Soal aturan hukum soal LGBT, Menag menegaskan, peraturan tersebut sudah jelas bahkan pemerintah sekarang sudah membahas hukum terkait zinah terhadap anak-anak yang di dalamnya sudah menyangkut LGBT.
"Aturan hukum jelas, bahkan sekarang ada pembahasan agar norma-norma yang terkait zinah di perkuat diperkuat terhadap anak-anak sekarang belum ada aturan jika perzinahan terhadap anak-anak itu juga akan di perkuat dan tentu juga terkait dengan sesama jenis," katanya.

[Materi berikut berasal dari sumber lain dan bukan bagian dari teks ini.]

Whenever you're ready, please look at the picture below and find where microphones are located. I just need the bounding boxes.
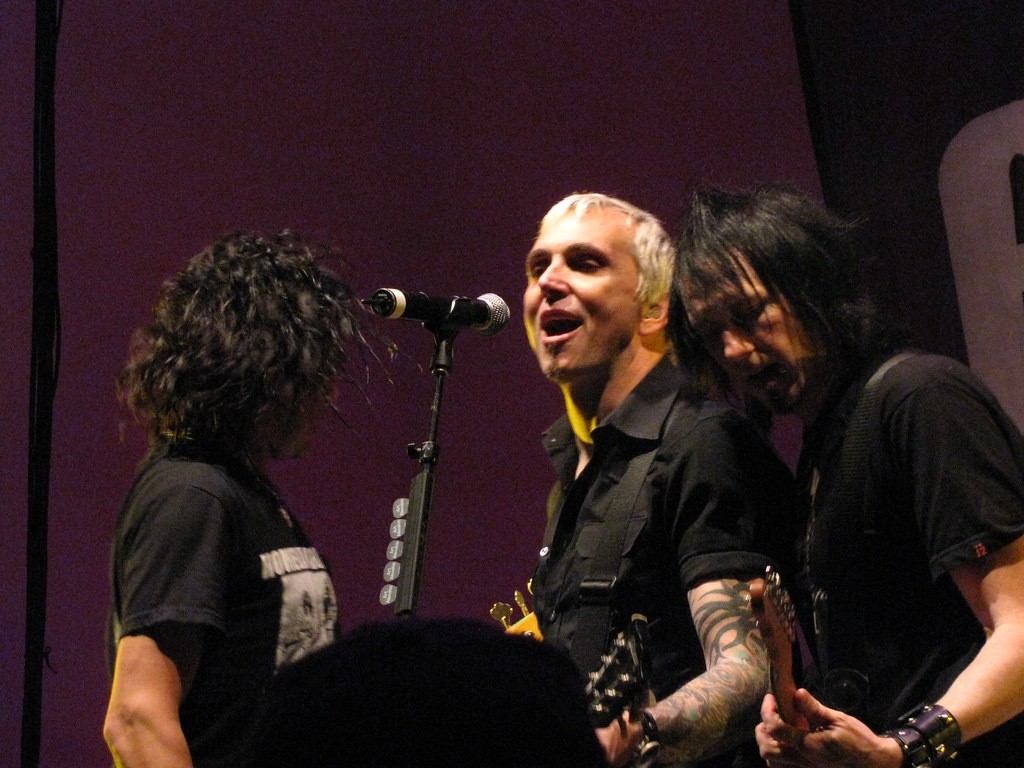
[361,289,511,336]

Perlu diketahui, perluasan pasal yang mengatur tentang perzinaan dan kriminalisasi kelompok LGBT mengemuka dalam pembahasan Rancangan Kitab Undang-Undang Hukum Pidana (RKUHP) di DPR. Sebelum revisi, KUHP telah mengatur soal pencabulan sesama jenis terhadap anak di bawah umur yang dikategorikan sebagai tindak pidana.